_THE PROBLEM_
Everything from the line containing "Dagmar Havlová přinesla" to the end of the listing, both included, should be returned exactly, apart from the pictures.

_DATASET SECTION_
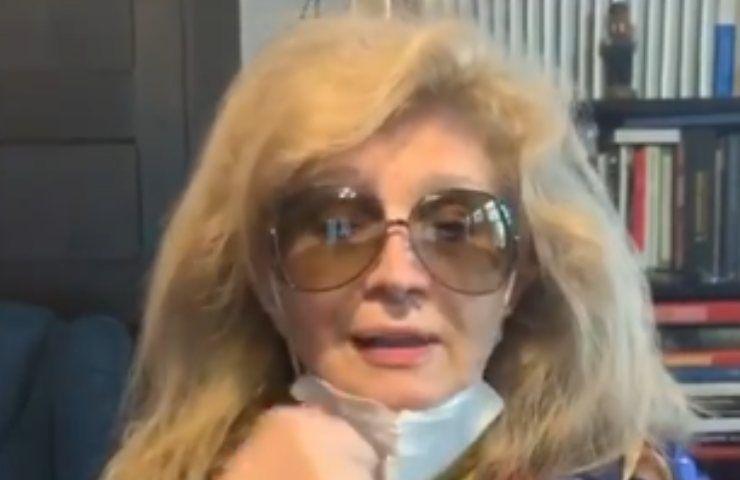 """Iva Zanicchi in lacrime, colpita dalla tragica notizia: """"Sono troppo triste"""""""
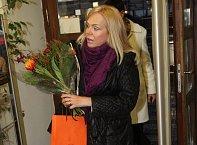 Dagmar Havlová přinesla kytici a za minutu byla zase pryč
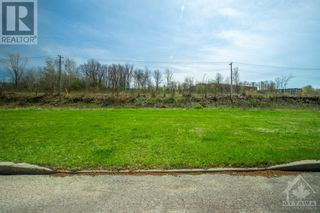 Photo 1: Lot 79 PORTELANCE AVENUE in Hawkesbury: Vacant Land for sale : MLS®# 1238621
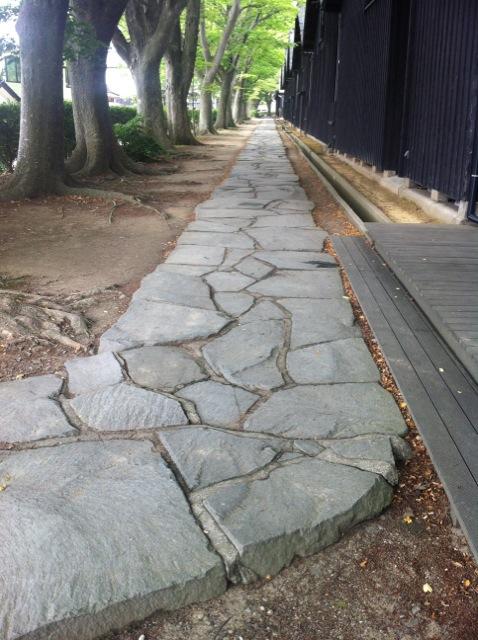 山居倉庫脇の石畳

_WRITTEN REPLY_
 Dagmar Havlová přinesla kytici a za minutu byla zase pryč
 Photo 1: Lot 79 PORTELANCE AVENUE in Hawkesbury: Vacant Land for sale : MLS®# 1238621
 山居倉庫脇の石畳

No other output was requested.